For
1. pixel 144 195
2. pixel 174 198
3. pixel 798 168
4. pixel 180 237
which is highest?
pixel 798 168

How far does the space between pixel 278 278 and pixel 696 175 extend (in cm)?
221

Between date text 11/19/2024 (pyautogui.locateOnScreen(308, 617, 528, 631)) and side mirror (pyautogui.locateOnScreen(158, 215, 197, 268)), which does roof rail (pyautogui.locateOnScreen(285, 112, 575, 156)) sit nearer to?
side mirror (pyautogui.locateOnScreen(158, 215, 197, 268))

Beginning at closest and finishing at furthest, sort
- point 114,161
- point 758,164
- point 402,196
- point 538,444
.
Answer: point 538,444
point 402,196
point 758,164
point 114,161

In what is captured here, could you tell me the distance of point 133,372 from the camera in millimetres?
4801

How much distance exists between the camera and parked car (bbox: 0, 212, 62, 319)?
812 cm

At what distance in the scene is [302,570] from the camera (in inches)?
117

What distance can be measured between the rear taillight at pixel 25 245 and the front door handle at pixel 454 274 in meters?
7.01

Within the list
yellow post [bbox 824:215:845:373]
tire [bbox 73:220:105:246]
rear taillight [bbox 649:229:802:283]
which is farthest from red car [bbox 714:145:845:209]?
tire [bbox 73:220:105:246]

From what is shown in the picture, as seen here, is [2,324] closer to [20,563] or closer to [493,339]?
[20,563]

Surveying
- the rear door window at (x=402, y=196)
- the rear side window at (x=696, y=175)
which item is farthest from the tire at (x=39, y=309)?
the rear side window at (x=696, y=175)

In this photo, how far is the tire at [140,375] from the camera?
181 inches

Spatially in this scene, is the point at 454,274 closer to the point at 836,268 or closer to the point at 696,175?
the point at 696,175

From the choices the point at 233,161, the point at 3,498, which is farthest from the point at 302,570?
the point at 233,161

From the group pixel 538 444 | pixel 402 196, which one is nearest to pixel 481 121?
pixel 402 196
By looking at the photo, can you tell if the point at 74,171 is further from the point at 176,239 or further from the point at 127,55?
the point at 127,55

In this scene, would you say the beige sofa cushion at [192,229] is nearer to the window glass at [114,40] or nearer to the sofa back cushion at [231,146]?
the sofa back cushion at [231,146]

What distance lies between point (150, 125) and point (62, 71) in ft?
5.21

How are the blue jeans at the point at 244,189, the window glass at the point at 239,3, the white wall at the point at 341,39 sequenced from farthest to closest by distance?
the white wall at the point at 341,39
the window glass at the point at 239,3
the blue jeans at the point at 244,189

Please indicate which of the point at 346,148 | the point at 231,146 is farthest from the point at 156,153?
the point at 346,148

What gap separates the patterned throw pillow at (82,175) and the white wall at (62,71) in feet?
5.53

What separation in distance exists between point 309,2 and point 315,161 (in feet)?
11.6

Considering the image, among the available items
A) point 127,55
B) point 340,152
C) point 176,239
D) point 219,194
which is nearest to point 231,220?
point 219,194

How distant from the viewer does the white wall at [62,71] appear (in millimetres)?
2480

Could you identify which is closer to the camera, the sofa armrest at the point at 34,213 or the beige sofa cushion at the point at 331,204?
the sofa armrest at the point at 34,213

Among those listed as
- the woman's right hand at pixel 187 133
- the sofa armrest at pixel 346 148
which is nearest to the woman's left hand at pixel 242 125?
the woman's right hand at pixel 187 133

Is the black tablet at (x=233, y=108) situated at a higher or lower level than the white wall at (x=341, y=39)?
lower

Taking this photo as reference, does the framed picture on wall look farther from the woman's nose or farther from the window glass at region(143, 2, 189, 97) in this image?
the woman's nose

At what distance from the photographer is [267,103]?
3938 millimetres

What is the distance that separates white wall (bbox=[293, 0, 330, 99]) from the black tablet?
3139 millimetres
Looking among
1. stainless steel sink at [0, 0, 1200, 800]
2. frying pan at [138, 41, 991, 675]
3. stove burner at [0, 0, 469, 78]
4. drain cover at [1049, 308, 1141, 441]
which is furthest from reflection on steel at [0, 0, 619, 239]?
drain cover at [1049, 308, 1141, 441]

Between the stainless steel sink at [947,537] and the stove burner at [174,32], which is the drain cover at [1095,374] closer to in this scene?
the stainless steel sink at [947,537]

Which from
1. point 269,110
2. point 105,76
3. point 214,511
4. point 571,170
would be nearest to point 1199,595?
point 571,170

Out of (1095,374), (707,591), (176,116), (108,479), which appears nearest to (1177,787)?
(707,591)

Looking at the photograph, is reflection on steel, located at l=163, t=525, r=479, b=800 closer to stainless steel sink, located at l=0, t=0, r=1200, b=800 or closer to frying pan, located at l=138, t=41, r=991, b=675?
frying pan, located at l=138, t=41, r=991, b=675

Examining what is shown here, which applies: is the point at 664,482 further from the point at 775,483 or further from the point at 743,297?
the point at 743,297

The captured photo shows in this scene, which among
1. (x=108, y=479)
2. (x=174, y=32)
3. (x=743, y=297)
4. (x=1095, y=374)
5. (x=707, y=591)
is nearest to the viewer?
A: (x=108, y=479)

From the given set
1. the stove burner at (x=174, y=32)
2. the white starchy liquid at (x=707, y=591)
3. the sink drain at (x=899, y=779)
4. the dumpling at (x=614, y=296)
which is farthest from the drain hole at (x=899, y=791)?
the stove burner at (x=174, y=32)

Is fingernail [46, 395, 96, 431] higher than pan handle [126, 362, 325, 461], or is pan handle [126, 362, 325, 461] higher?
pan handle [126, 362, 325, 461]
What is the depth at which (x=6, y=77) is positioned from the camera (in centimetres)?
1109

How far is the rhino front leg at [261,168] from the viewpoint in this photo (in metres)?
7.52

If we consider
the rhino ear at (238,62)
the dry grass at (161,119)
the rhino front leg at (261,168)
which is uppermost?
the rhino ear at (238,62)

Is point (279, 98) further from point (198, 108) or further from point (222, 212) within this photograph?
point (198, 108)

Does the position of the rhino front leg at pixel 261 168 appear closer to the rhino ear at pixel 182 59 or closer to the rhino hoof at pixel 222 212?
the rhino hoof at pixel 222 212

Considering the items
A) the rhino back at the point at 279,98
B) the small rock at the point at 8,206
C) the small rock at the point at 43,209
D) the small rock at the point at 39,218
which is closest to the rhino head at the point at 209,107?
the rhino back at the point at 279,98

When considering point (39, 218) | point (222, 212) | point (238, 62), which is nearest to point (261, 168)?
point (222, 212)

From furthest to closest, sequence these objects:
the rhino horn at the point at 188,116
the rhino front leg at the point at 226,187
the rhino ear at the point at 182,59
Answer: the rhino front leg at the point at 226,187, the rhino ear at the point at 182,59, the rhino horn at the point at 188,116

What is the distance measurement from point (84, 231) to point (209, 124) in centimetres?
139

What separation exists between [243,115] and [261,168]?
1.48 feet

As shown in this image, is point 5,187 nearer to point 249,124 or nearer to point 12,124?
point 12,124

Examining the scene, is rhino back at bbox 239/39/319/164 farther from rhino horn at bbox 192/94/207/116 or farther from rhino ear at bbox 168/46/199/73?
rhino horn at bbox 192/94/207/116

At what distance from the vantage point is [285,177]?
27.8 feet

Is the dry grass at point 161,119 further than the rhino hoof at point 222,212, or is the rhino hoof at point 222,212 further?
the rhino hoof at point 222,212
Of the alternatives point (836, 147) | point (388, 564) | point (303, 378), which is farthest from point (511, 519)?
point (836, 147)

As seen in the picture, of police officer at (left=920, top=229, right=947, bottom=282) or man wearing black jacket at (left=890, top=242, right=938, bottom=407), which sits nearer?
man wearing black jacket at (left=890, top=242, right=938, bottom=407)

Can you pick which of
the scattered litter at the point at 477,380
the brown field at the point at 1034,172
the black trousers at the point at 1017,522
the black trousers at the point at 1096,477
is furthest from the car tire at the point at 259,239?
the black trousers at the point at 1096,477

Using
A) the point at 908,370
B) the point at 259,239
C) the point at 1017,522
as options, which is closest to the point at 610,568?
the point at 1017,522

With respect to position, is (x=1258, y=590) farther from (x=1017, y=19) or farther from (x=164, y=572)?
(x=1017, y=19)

────

* **待解问题**: 请从包含“Please indicate which”的那一行起，到包含“3938 millimetres”的那一行止，把这些行原样照抄一遍，首尾两行都要包括在内。

* **已解问题**:
Please indicate which of the point at 346,148 | the point at 231,146 is farthest from the point at 156,153?
the point at 346,148

What gap separates the patterned throw pillow at (82,175) and the white wall at (62,71) in feet?
5.53

What separation in distance exists between point 309,2 and point 315,161 (in feet)?
11.6

Considering the image, among the available items
A) point 127,55
B) point 340,152
C) point 176,239
D) point 219,194
which is nearest to point 231,220?
point 219,194

How distant from the viewer does the white wall at [62,71] appear (in millimetres)?
2480

Could you identify which is closer to the camera, the sofa armrest at the point at 34,213 or the beige sofa cushion at the point at 331,204?
the sofa armrest at the point at 34,213

Among those listed as
- the woman's right hand at pixel 187 133
- the sofa armrest at pixel 346 148
which is nearest to the woman's left hand at pixel 242 125?
the woman's right hand at pixel 187 133

Is the black tablet at (x=233, y=108) situated at a higher or lower level than the white wall at (x=341, y=39)?
lower

Taking this photo as reference, does the framed picture on wall look farther from the woman's nose or farther from the window glass at region(143, 2, 189, 97) in this image?
the woman's nose

At what distance from the photographer is [267,103]?
3938 millimetres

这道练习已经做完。